Forecasting is an art, decision-making is a science, strategy implementation is craftsmanship
In the vast majority of cases - strategy work tends to die a sad death at the implementation stage.
Thinking constructively about the future is a highly-creative process.
It takes a considerable amount of mental freedom and creativity to let your mind wander around in the vast possibilities of what could be in the future; this practice works even better when coupled with a curiosity to discover good evidence about the future.
Futures thinking takes practice; it often works very well with a good facilitator and requires concentration and effort to be meaningful.
It's an art.
The process of categorising and analysing imaginative futures thinking and plausible evidence of the unknown requires structure and logic. There are numerous frameworks and processes that can be used to make better judgements and sense of the research.
Judgement of the knowledge about the future needs to be made relevant through robust science.
But art and science are meaningless without action.
They both become an exercise of considerable waste if all of that knowledge isn't properly applied to purposefully create the future that is desired.
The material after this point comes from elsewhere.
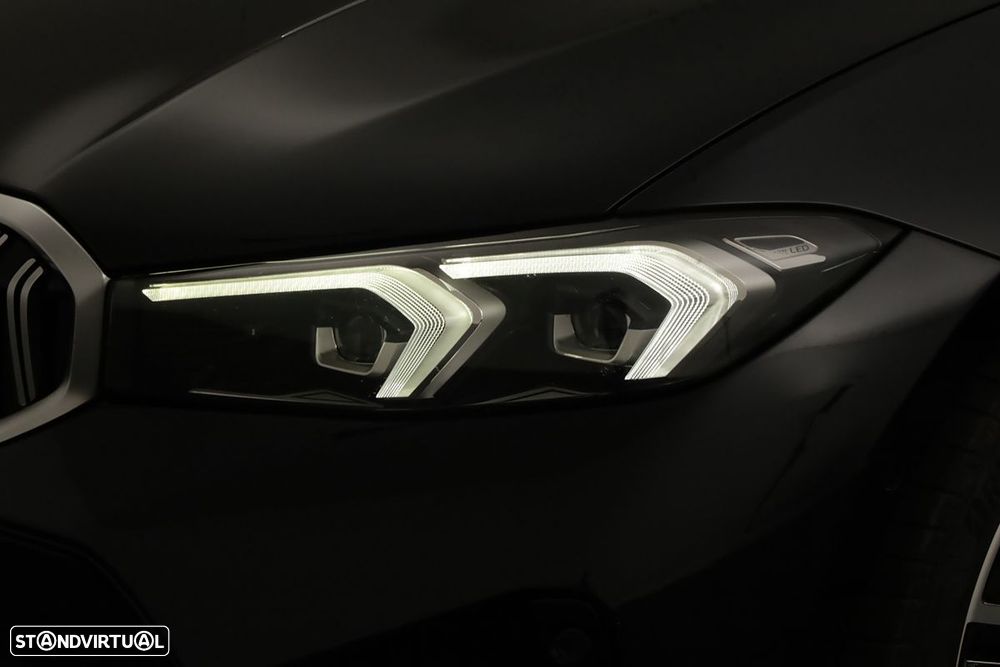 BMW 320 d Pack Desportivo M Auto - 6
Which is where the often neglected craft of implementation comes in.
In the vast majority of cases - strategy work tends to die a sad death at the crucial implementation stage.
All of that great research and the countless hours spent in workshops and conferences and on fancy PowerPoint presentations falls flat because so little attention is given to the developing of the craft of strategy implementation and execution.
Unlike the other two glamour stages of the futures process - implementing and execution doesn't happen in an exciting breakaway venue, fully-loaded with tea and biscuits and a free, branded notepad and pen.
Implementation and execution need detailed planning, wildly effective communication, leadership, accurate measurement, a shift in mindset, ongoing coaching, accountability and rewards - all combined in a delicate balance that really can be considered a management craft.
When it comes to future growth - the art, science and craft of the process is key; any one of them done in isolation without the others is problematic.